PROBLEM TO SOLVE: Pull out every line of text in the items below, copying each one word for word. Leave the pictures out of your answer.

Chart comprehension data:
__________________________________________________

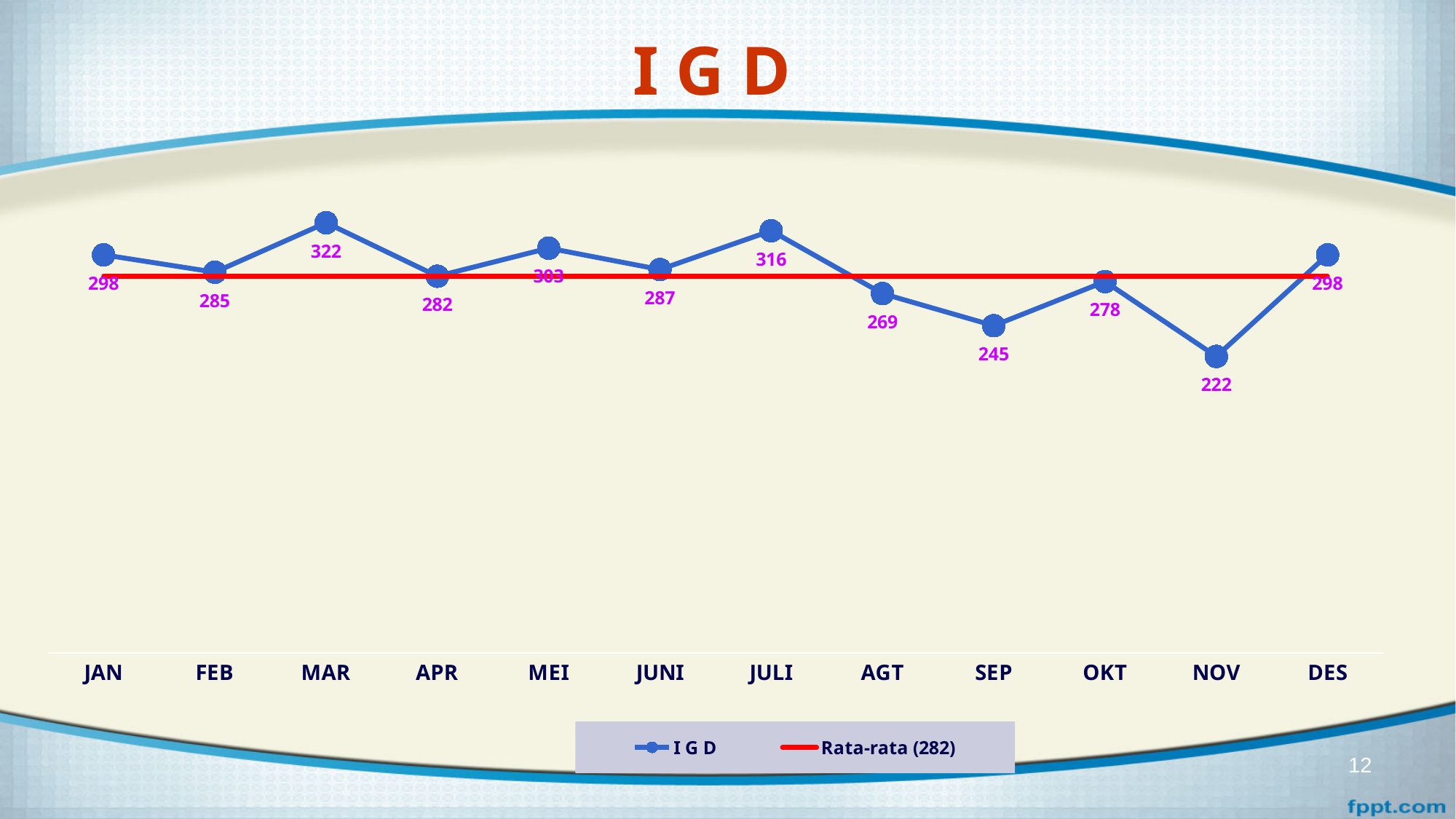
Which month has the lowest I G D value? NOV Which is larger, the I G D value for AGT or for OKT? OKT How many series does the legend list? 2 What kind of chart is shown on the slide? Line chart What is the I G D value for SEP? 245 What value does the legend give for the Rata-rata line? 282 What is the I G D value for NOV? 222 Which month has the highest I G D value? MAR What is the I G D value for MAR? 322 How many months are plotted on the x axis? 12 What is the I G D value for JULI? 316 What is the difference between the I G D values for MAR and NOV? 100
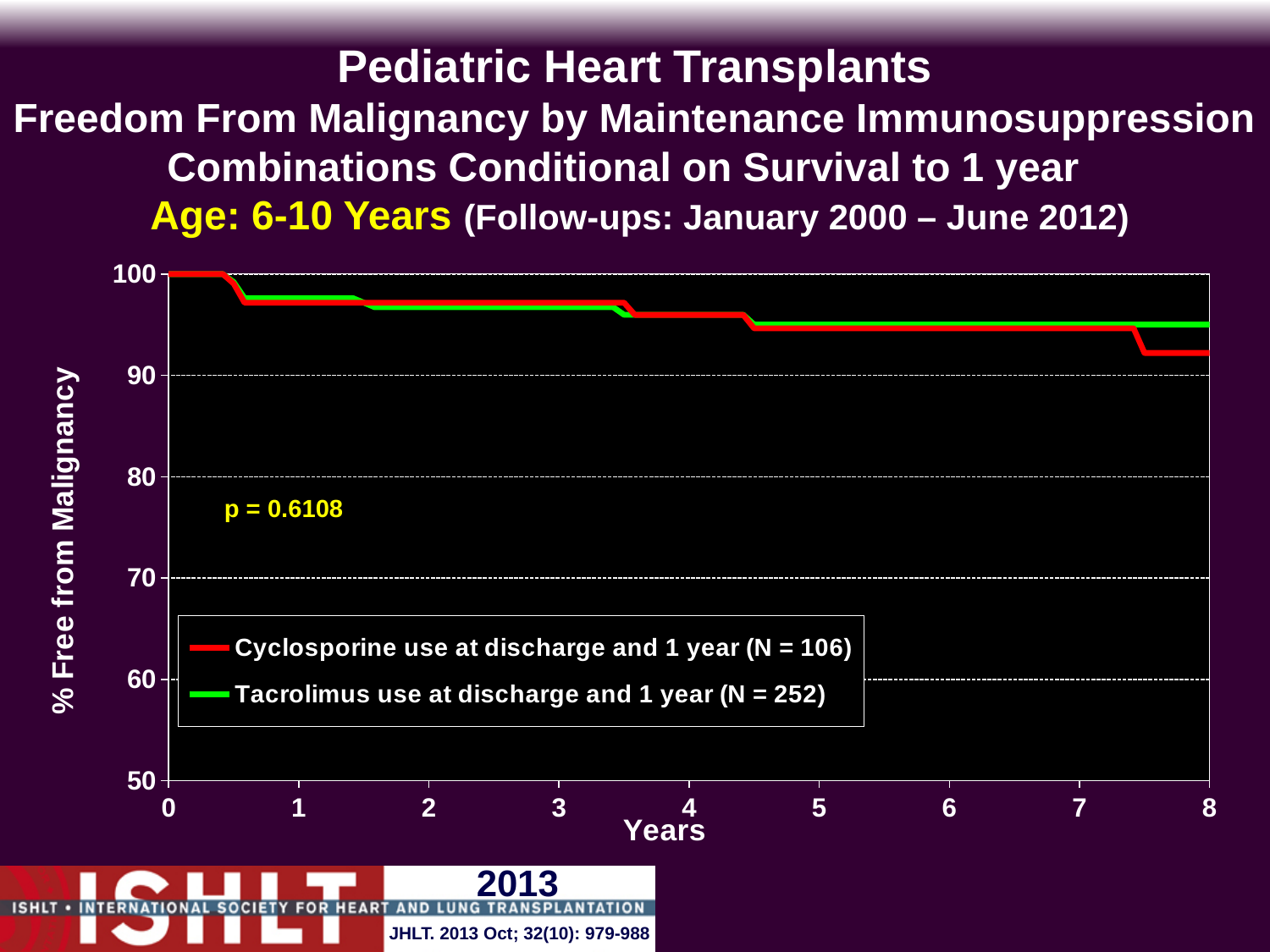
Is the value for Tacrolimus use at discharge and 1 year at 2 years greater or less than 90? greater Is the value for Tacrolimus use at discharge and 1 year at 8 years greater or less than 90? greater How many series does the legend list? 2 Do the plotted values rise or fall as the years increase along the x axis? fall Which series has the lowest value at 8 years? Cyclosporine use at discharge and 1 year At 8 years, which series has the higher % free from malignancy, Cyclosporine or Tacrolimus? Tacrolimus use at discharge and 1 year What is the N for the Cyclosporine use at discharge and 1 year series? N = 106 Is the value for Cyclosporine use at discharge and 1 year at 4 years greater or less than 90? greater What p-value is shown on the chart? p = 0.6108 What kind of chart is shown on the slide? line chart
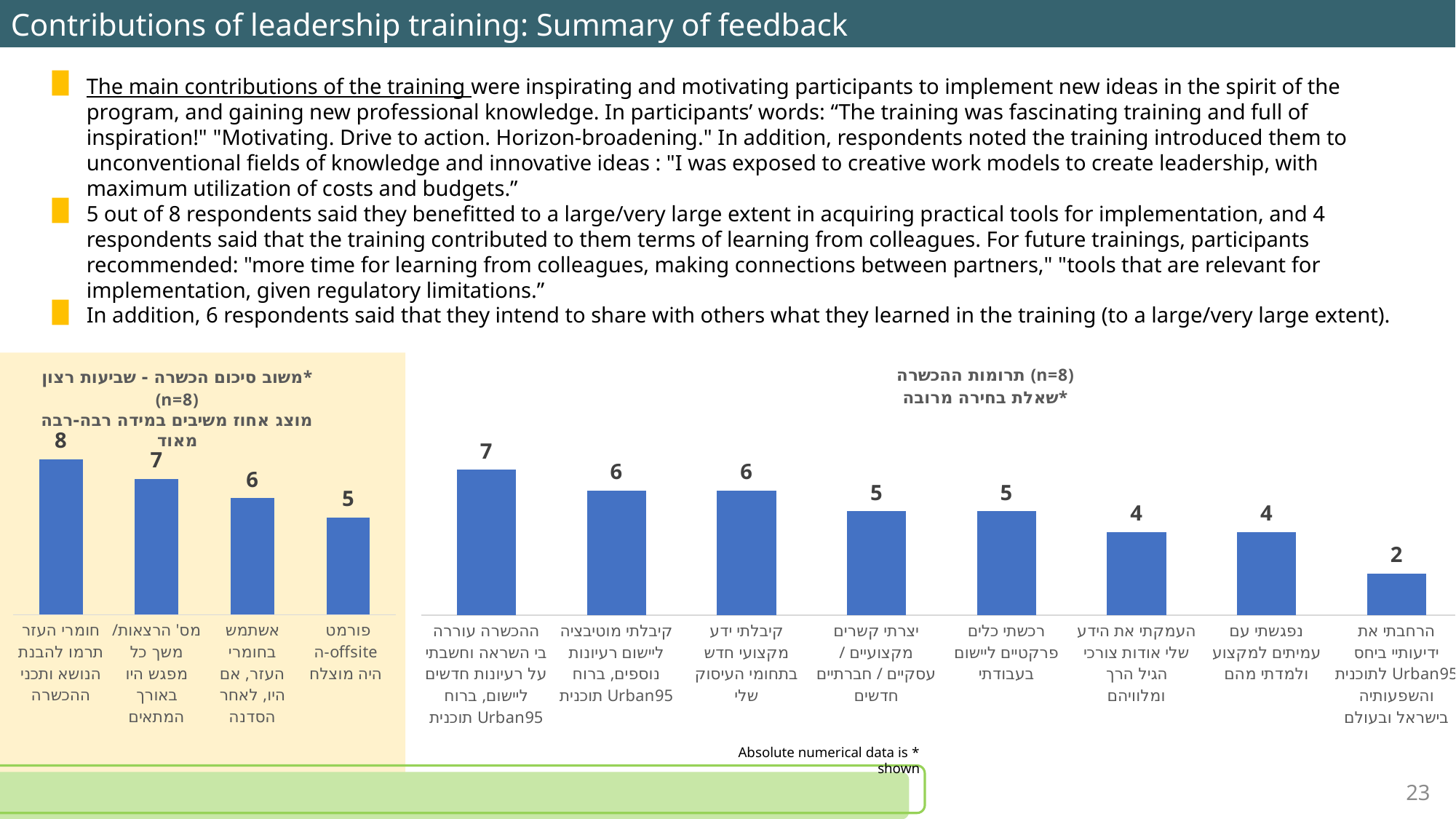
In the left chart (משוב סיכום הכשרה - שביעות רצון), what is the difference between the highest and lowest values? 3 What type of chart is the right chart (תרומות ההכשרה)? Bar chart In the right chart (תרומות ההכשרה), which is larger: 'קיבלתי מוטיבציה ליישום רעיונות נוספים' or 'העמקתי את הידע שלי אודות צורכי הגיל הרך ומלוויהם'? קיבלתי מוטיבציה ליישום רעיונות נוספים In the right chart (תרומות ההכשרה), which category has the highest value? ההכשרה עוררה בי השראה וחשבתי על רעיונות חדשים ליישום, ברוח תוכנית Urban95 In the right chart (תרומות ההכשרה), what is the value for 'רכשתי כלים פרקטיים ליישום בעבודתי'? 5 In the right chart (תרומות ההכשרה), what is the difference between 'קיבלתי ידע מקצועי חדש בתחומי העיסוק שלי' and 'נפגשתי עם עמיתים למקצוע ולמדתי מהם'? 2 In the left chart (משוב סיכום הכשרה - שביעות רצון), what is the value for 'פורמט ה-offsite היה מוצלח'? 5 In the left chart (משוב סיכום הכשרה - שביעות רצון), how many bars are shown? 4 In the left chart (משוב סיכום הכשרה - שביעות רצון), which category has the highest value? חומרי העזר תרמו להבנת הנושא ותכני ההכשרה In the right chart (תרומות ההכשרה), do the values rise or fall from left to right? Fall In the right chart (תרומות ההכשרה), how many categories are shown? 8 In the right chart (תרומות ההכשרה), which category has the lowest value? הרחבתי את ידיעותיי ביחס לתוכנית Urban95 והשפעותיה בישראל ובעולם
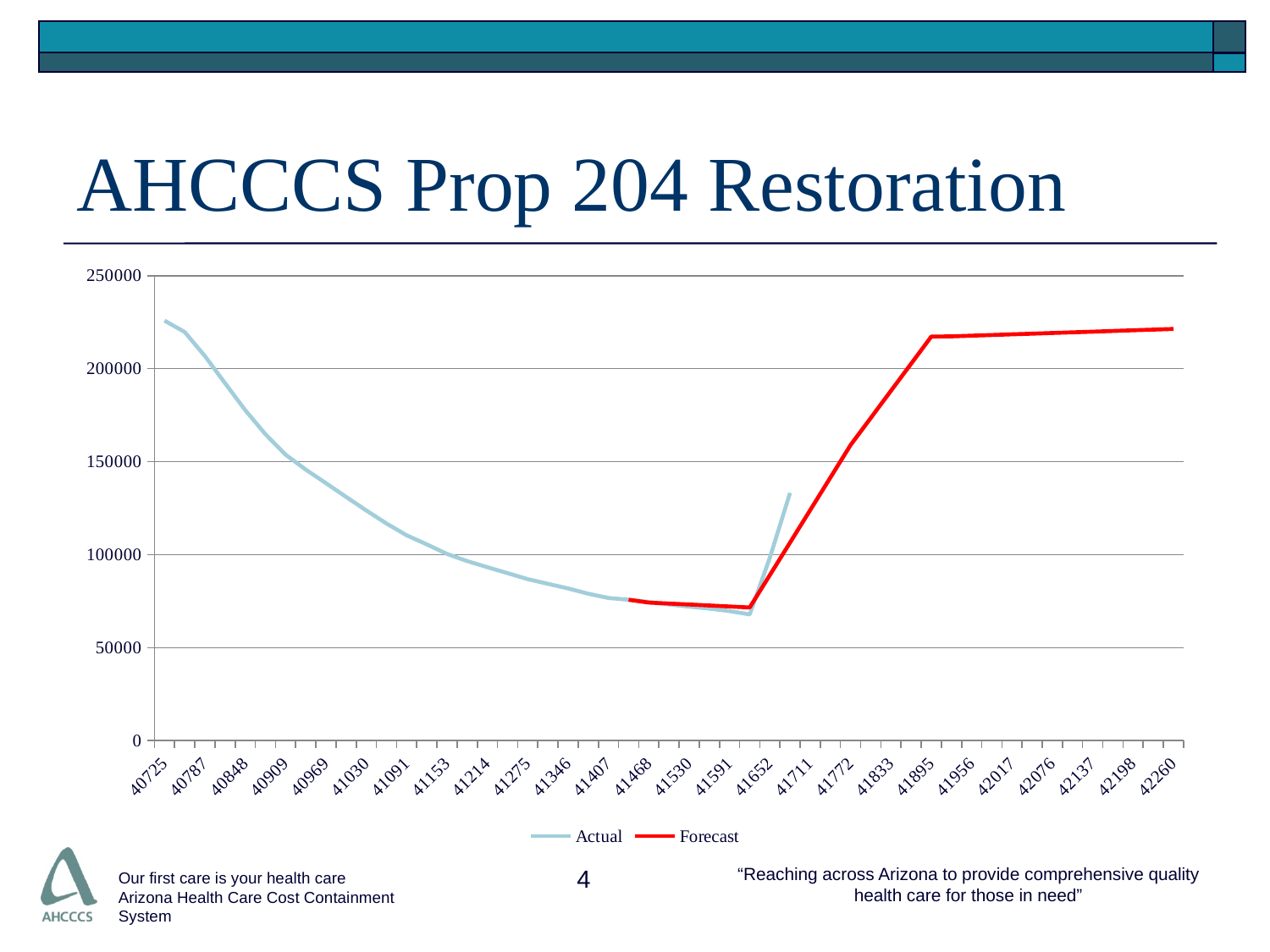
How many series does the legend list? 2 What is the title of the slide containing the chart? AHCCCS Prop 204 Restoration Is the Forecast value at 41895 greater or less than 200000? greater Does the Actual series rise or fall between 40725 and 41591? fall Does the Forecast series rise or fall between 41652 and 41895? rise How many labels are shown on the x axis? 26 Is the Actual value at 41591 greater or less than 100000? less What kind of chart is shown on the slide? line chart Is the Forecast value at 41468 greater or less than 100000? less What are the two series named in the legend? Actual and Forecast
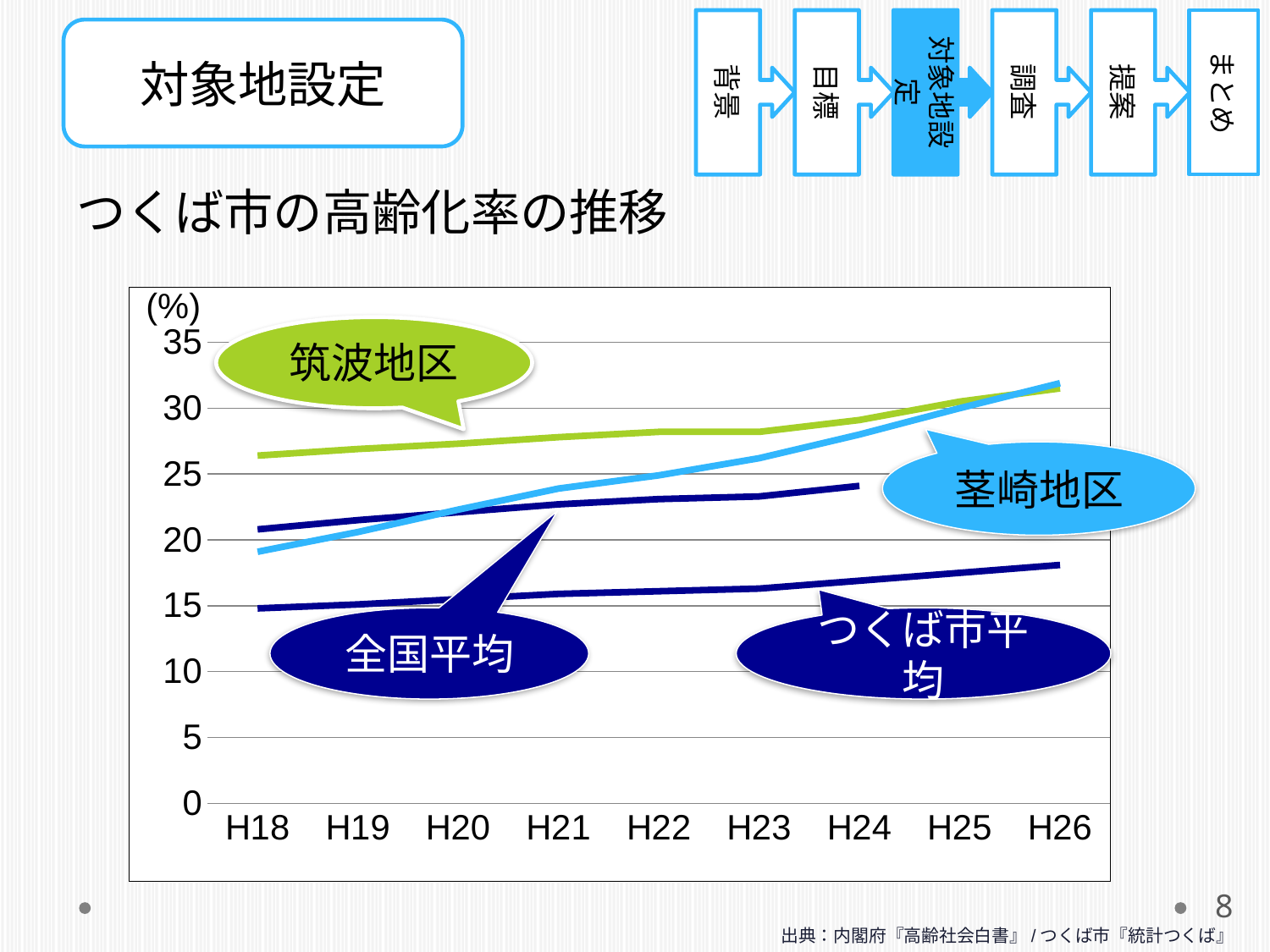
Is the value for 茎崎地区 in H18 greater or less than 20? less What unit is shown on the y axis of the chart? % Is the value for 茎崎地区 in H26 greater or less than 30? greater Which series has the highest value in H18? 筑波地区 Is the value for つくば市平均 in H26 greater or less than 15? greater How many years are shown on the x axis of the chart? 9 How many series (lines) are labelled on the chart? 4 What is the title of the chart? つくば市の高齢化率の推移 What kind of chart is shown on the slide? line chart Which series has the lowest values across all years shown? つくば市平均 Does the value for 茎崎地区 rise or fall from H18 to H26? rise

__________________________________________________

ANSWER TO THE PROBLEM:
Which month has the lowest I G D value? NOV Which is larger, the I G D value for AGT or for OKT? OKT How many series does the legend list? 2 What kind of chart is shown on the slide? Line chart What is the I G D value for SEP? 245 What value does the legend give for the Rata-rata line? 282 What is the I G D value for NOV? 222 Which month has the highest I G D value? MAR What is the I G D value for MAR? 322 How many months are plotted on the x axis? 12 What is the I G D value for JULI? 316 What is the difference between the I G D values for MAR and NOV? 100
Is the value for Tacrolimus use at discharge and 1 year at 2 years greater or less than 90? greater Is the value for Tacrolimus use at discharge and 1 year at 8 years greater or less than 90? greater How many series does the legend list? 2 Do the plotted values rise or fall as the years increase along the x axis? fall Which series has the lowest value at 8 years? Cyclosporine use at discharge and 1 year At 8 years, which series has the higher % free from malignancy, Cyclosporine or Tacrolimus? Tacrolimus use at discharge and 1 year What is the N for the Cyclosporine use at discharge and 1 year series? N = 106 Is the value for Cyclosporine use at discharge and 1 year at 4 years greater or less than 90? greater What p-value is shown on the chart? p = 0.6108 What kind of chart is shown on the slide? line chart
In the left chart (משוב סיכום הכשרה - שביעות רצון), what is the difference between the highest and lowest values? 3 What type of chart is the right chart (תרומות ההכשרה)? Bar chart In the right chart (תרומות ההכשרה), which is larger: 'קיבלתי מוטיבציה ליישום רעיונות נוספים' or 'העמקתי את הידע שלי אודות צורכי הגיל הרך ומלוויהם'? קיבלתי מוטיבציה ליישום רעיונות נוספים In the right chart (תרומות ההכשרה), which category has the highest value? ההכשרה עוררה בי השראה וחשבתי על רעיונות חדשים ליישום, ברוח תוכנית Urban95 In the right chart (תרומות ההכשרה), what is the value for 'רכשתי כלים פרקטיים ליישום בעבודתי'? 5 In the right chart (תרומות ההכשרה), what is the difference between 'קיבלתי ידע מקצועי חדש בתחומי העיסוק שלי' and 'נפגשתי עם עמיתים למקצוע ולמדתי מהם'? 2 In the left chart (משוב סיכום הכשרה - שביעות רצון), what is the value for 'פורמט ה-offsite היה מוצלח'? 5 In the left chart (משוב סיכום הכשרה - שביעות רצון), how many bars are shown? 4 In the left chart (משוב סיכום הכשרה - שביעות רצון), which category has the highest value? חומרי העזר תרמו להבנת הנושא ותכני ההכשרה In the right chart (תרומות ההכשרה), do the values rise or fall from left to right? Fall In the right chart (תרומות ההכשרה), how many categories are shown? 8 In the right chart (תרומות ההכשרה), which category has the lowest value? הרחבתי את ידיעותיי ביחס לתוכנית Urban95 והשפעותיה בישראל ובעולם
How many series does the legend list? 2 What is the title of the slide containing the chart? AHCCCS Prop 204 Restoration Is the Forecast value at 41895 greater or less than 200000? greater Does the Actual series rise or fall between 40725 and 41591? fall Does the Forecast series rise or fall between 41652 and 41895? rise How many labels are shown on the x axis? 26 Is the Actual value at 41591 greater or less than 100000? less What kind of chart is shown on the slide? line chart Is the Forecast value at 41468 greater or less than 100000? less What are the two series named in the legend? Actual and Forecast
Is the value for 茎崎地区 in H18 greater or less than 20? less What unit is shown on the y axis of the chart? % Is the value for 茎崎地区 in H26 greater or less than 30? greater Which series has the highest value in H18? 筑波地区 Is the value for つくば市平均 in H26 greater or less than 15? greater How many years are shown on the x axis of the chart? 9 How many series (lines) are labelled on the chart? 4 What is the title of the chart? つくば市の高齢化率の推移 What kind of chart is shown on the slide? line chart Which series has the lowest values across all years shown? つくば市平均 Does the value for 茎崎地区 rise or fall from H18 to H26? rise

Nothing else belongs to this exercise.